Comparison of Safety and Efficacy of Two Different Chemotherapy Dosing Schedules Used in Concurrent Chemoradiation of Head and Neck Cancer: A Retrospective Experience from a Tertiary Cancer Care Institute of Eastern India

Abstract

Background and objective: Concurrent chemoradiation has demonstrated improvements in local control and survival in various multi-institutional trials and has become the standard of care for locally advanced head and neck cancers. Platinum-based chemotherapy has shown the greatest benefit, with no significant difference observed between mono- or polychemotherapy. Despite a general consensus that platinum-containing regimens are optimal, the optimal dose schedule remains unclear. This study aimed to assess the efficacy and toxicity of concurrent weekly cisplatin with radical radiotherapy and compare two different chemotherapy dosing schedules used in concurrent chemoradiation for head and neck cancer.

Materials and Methods: The records of 62 eligible patients with locally advanced (T3-4a, N1-2) squamous cell carcinoma of the oropharynx, hypopharynx, and larynx registered between 2016 and 2020 at a regional cancer center in India were analyzed from the hospital database after obtaining approval from the Institutional Ethical Committee and informed consent from all eligible patients. One group of patients (Group A) received concurrent chemoradiation with weekly cisplatin (40 mg/m²) and radiotherapy to a dose of 66 Gy delivered in 33 fractions over six and a half weeks. The other group of patients (Group B) received cisplatin (100 mg/m²) on a three-weekly schedule (Days 1, 22, and 43) with the same radiation schedule.

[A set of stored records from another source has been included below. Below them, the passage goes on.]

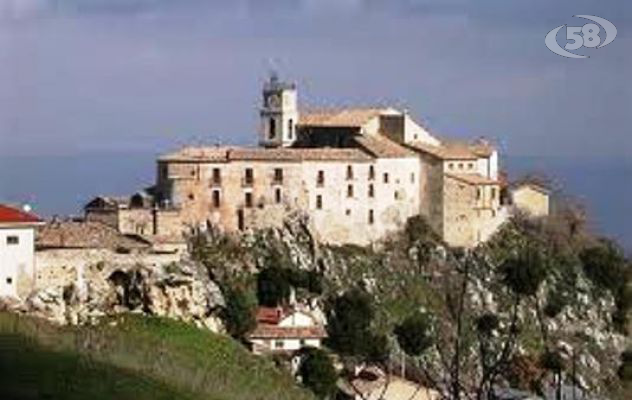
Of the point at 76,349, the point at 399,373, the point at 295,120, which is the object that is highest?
the point at 295,120

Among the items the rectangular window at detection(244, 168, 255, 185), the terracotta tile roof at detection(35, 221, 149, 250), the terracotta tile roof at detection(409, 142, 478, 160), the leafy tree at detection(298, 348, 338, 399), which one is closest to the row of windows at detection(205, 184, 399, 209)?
the rectangular window at detection(244, 168, 255, 185)

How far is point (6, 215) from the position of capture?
43.8 meters

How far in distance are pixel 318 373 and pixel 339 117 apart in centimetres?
2180

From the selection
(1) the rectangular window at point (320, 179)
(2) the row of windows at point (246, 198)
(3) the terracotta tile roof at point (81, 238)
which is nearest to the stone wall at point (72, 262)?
(3) the terracotta tile roof at point (81, 238)

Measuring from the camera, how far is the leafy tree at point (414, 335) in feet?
172

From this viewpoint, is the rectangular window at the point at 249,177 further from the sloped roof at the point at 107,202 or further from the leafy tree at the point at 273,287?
the leafy tree at the point at 273,287

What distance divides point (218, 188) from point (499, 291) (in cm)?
1171

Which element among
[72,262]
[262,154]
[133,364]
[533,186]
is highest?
[262,154]

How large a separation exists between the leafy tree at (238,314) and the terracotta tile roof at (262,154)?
24.4ft

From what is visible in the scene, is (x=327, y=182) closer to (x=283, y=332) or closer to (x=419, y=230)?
(x=419, y=230)

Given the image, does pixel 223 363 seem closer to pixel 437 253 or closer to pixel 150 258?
pixel 150 258

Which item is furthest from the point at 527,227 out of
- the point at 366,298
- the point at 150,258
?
the point at 150,258

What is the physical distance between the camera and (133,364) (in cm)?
2397

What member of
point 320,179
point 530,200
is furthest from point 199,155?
point 530,200
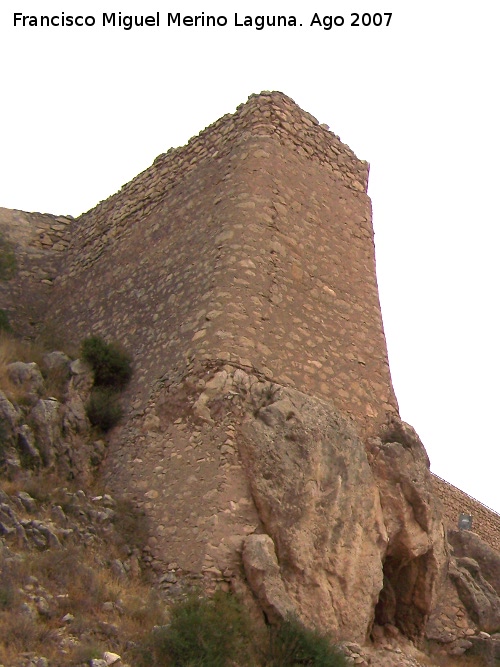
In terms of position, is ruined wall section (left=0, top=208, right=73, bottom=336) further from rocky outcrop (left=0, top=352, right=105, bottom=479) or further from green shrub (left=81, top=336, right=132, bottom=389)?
rocky outcrop (left=0, top=352, right=105, bottom=479)

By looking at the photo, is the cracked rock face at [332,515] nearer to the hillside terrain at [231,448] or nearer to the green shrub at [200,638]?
the hillside terrain at [231,448]

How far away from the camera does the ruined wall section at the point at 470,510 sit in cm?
1595

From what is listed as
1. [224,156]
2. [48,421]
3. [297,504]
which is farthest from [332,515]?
[224,156]

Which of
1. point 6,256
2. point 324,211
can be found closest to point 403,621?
point 324,211

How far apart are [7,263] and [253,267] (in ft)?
16.0

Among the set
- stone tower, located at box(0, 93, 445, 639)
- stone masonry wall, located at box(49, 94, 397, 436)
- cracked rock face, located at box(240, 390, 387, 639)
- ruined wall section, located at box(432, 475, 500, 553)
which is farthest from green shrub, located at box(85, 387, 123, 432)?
→ ruined wall section, located at box(432, 475, 500, 553)

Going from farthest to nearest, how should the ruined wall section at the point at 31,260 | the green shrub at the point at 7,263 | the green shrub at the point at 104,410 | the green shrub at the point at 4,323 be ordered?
the green shrub at the point at 7,263 < the ruined wall section at the point at 31,260 < the green shrub at the point at 4,323 < the green shrub at the point at 104,410

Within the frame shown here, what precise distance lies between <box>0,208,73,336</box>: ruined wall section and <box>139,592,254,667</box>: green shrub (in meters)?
6.16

Results: There was no significant difference in baseline characteristics between the two groups (p-value ≥ 0.05). Although complete response occurred more frequently in the three-weekly group compared to the weekly cisplatin group at follow-up of 6 weeks (67.7% vs 61.3%), 6 months (80.6% vs. 67.7%), and 12 months from the completion of concurrent chemoradiation (CCRT) (78.9% vs 65%), this difference was not statistically significant (p-value ≥ 0.05). No statistically significant differences were found in terms of both acute toxicities (anemia, leukopenia, mucositis, dermatitis, upper gastrointestinal toxicities, dysphagia) and late toxicities (laryngeal edema, dry mouth, and edema of the skin of the neck) when weekly concurrent chemoradiotherapy was compared to three-weekly chemoradiotherapy (p-value ≥ 0.05).

Conclusion: The weekly chemotherapy regimen can be delivered safely on a day-care basis and can be helpful in settings with limited logistics and significant patient burden.